*WORK TO DO*. Reproduce the following material line for line, without any changes.

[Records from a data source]
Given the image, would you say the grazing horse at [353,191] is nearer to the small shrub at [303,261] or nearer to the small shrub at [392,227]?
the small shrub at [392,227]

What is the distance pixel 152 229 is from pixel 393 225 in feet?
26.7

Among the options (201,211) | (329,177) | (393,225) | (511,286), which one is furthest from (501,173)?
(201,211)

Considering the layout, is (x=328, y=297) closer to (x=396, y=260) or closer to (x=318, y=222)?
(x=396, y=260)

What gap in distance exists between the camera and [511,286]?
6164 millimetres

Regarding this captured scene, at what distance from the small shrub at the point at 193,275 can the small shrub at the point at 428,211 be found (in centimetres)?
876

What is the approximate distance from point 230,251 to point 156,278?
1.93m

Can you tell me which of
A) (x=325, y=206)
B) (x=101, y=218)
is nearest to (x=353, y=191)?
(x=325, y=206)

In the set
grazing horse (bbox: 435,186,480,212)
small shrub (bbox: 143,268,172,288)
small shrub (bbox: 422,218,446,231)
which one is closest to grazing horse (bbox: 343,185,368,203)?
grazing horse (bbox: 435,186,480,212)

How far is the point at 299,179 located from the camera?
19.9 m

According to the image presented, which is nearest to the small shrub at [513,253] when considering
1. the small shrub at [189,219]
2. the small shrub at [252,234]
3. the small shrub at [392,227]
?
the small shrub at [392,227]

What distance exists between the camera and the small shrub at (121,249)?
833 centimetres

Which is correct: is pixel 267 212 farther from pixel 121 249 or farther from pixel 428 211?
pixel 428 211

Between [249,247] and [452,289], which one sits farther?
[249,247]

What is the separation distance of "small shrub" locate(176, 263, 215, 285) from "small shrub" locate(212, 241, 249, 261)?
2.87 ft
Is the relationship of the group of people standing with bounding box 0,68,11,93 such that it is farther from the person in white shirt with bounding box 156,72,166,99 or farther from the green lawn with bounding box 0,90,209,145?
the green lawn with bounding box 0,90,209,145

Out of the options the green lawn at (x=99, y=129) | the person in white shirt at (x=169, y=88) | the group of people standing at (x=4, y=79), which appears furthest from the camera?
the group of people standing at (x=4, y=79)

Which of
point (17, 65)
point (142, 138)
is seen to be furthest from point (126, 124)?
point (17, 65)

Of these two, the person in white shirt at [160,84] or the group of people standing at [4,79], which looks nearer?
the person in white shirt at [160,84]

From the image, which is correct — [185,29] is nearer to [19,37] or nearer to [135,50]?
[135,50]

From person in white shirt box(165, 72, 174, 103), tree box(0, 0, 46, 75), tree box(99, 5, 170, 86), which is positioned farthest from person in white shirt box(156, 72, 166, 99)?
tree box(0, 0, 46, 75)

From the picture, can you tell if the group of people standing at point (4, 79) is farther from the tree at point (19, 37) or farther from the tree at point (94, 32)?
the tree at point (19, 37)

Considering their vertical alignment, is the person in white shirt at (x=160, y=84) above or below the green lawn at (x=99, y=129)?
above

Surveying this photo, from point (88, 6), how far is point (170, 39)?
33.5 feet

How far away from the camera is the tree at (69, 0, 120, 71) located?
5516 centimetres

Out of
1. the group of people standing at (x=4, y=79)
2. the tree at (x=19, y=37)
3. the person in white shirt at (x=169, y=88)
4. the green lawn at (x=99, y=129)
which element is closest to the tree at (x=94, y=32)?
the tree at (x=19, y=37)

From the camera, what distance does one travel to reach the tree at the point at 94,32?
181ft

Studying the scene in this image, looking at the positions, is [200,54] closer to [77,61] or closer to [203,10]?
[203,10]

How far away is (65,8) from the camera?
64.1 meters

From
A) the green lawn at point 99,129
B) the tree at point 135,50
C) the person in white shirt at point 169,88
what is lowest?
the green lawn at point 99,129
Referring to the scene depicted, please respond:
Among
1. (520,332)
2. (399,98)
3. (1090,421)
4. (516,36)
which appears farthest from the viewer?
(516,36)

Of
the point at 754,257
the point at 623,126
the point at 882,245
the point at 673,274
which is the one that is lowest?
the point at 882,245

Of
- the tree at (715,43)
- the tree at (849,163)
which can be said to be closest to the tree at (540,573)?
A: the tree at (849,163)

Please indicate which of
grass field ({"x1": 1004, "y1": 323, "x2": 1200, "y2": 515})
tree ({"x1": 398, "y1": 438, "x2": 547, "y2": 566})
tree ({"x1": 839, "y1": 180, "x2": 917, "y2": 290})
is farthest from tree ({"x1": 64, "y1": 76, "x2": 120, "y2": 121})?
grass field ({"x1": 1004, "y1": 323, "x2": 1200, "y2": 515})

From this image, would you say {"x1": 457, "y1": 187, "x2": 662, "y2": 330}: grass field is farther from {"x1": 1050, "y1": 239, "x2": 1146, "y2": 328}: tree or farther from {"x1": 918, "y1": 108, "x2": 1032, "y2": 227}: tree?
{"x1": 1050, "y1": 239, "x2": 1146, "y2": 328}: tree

*TASK SOLUTION*.
Given the image, would you say the grazing horse at [353,191] is nearer to the small shrub at [303,261] or nearer to the small shrub at [392,227]?
the small shrub at [392,227]

What is the distance pixel 152 229 is from pixel 393 225 in feet?
26.7

Among the options (201,211) | (329,177) | (393,225) | (511,286), which one is furthest from (501,173)?
(201,211)

Considering the layout, is (x=328, y=297) closer to (x=396, y=260) or closer to (x=318, y=222)?
(x=396, y=260)

What gap in distance exists between the camera and [511,286]?
6164 millimetres

Regarding this captured scene, at what distance from the small shrub at the point at 193,275 can the small shrub at the point at 428,211 be found (in centimetres)?
876

What is the approximate distance from point 230,251 to point 156,278?
1.93m

Can you tell me which of
A) (x=325, y=206)
B) (x=101, y=218)
is nearest to (x=353, y=191)?
(x=325, y=206)

In the set
grazing horse (bbox: 435,186,480,212)
small shrub (bbox: 143,268,172,288)
small shrub (bbox: 422,218,446,231)
which one is closest to grazing horse (bbox: 343,185,368,203)?
grazing horse (bbox: 435,186,480,212)

How far is the point at 299,179 located from the camera?
19.9 m

According to the image presented, which is nearest to the small shrub at [513,253] when considering
1. the small shrub at [189,219]
2. the small shrub at [252,234]
3. the small shrub at [392,227]
?
the small shrub at [392,227]

What distance exists between the camera and the small shrub at (121,249)?
833 centimetres

Which is correct: is pixel 267 212 farther from pixel 121 249 or farther from pixel 428 211?
pixel 428 211

Between [249,247] and [452,289], which one sits farther?
[249,247]

What is the separation distance of "small shrub" locate(176, 263, 215, 285) from "small shrub" locate(212, 241, 249, 261)?
2.87 ft
Is the relationship of the group of people standing with bounding box 0,68,11,93 such that it is farther from the person in white shirt with bounding box 156,72,166,99 or farther from the green lawn with bounding box 0,90,209,145?
the green lawn with bounding box 0,90,209,145

Out of the options the green lawn at (x=99, y=129) | the person in white shirt at (x=169, y=88) | the group of people standing at (x=4, y=79), which appears furthest from the camera?
the group of people standing at (x=4, y=79)

Which of
point (17, 65)
point (142, 138)
is seen to be furthest from point (126, 124)?
point (17, 65)

Of these two, the person in white shirt at [160,84] or the group of people standing at [4,79], which looks nearer?
the person in white shirt at [160,84]

From the image, which is correct — [185,29] is nearer to [19,37] or nearer to [135,50]?
[135,50]

From person in white shirt box(165, 72, 174, 103), tree box(0, 0, 46, 75), tree box(99, 5, 170, 86), which is positioned farthest from person in white shirt box(156, 72, 166, 99)?
tree box(0, 0, 46, 75)

From the picture, can you tell if the group of people standing at point (4, 79) is farther from the tree at point (19, 37) or farther from the tree at point (94, 32)?
the tree at point (19, 37)

Considering their vertical alignment, is the person in white shirt at (x=160, y=84) above or below the green lawn at (x=99, y=129)?
above

Surveying this photo, from point (88, 6), how far is point (170, 39)?
33.5 feet

How far away from the camera is the tree at (69, 0, 120, 71) located?
5516 centimetres

Out of
1. the group of people standing at (x=4, y=79)
2. the tree at (x=19, y=37)
3. the person in white shirt at (x=169, y=88)
4. the green lawn at (x=99, y=129)
which element is closest to the tree at (x=94, y=32)?
the tree at (x=19, y=37)

From the camera, what distance does one travel to reach the tree at the point at 94,32?
181ft

Studying the scene in this image, looking at the positions, is [200,54] closer to [77,61] or closer to [203,10]?
[203,10]

How far away is (65,8) from the camera?
64.1 meters

From
A) the green lawn at point 99,129
B) the tree at point 135,50
C) the person in white shirt at point 169,88
what is lowest?
the green lawn at point 99,129
Referring to the scene depicted, please respond:
Among
1. (520,332)
2. (399,98)
3. (1090,421)
4. (516,36)
which appears farthest from the viewer?
(516,36)

Of
the point at 754,257
the point at 623,126
the point at 882,245
the point at 673,274
which is the one that is lowest?
the point at 882,245

Of
- the tree at (715,43)
- the tree at (849,163)
which can be said to be closest to the tree at (540,573)?
A: the tree at (849,163)

Please indicate which of
grass field ({"x1": 1004, "y1": 323, "x2": 1200, "y2": 515})
tree ({"x1": 398, "y1": 438, "x2": 547, "y2": 566})
tree ({"x1": 839, "y1": 180, "x2": 917, "y2": 290})
is farthest from tree ({"x1": 64, "y1": 76, "x2": 120, "y2": 121})?
grass field ({"x1": 1004, "y1": 323, "x2": 1200, "y2": 515})

From this image, would you say {"x1": 457, "y1": 187, "x2": 662, "y2": 330}: grass field is farther from {"x1": 1050, "y1": 239, "x2": 1146, "y2": 328}: tree or farther from {"x1": 918, "y1": 108, "x2": 1032, "y2": 227}: tree?
{"x1": 1050, "y1": 239, "x2": 1146, "y2": 328}: tree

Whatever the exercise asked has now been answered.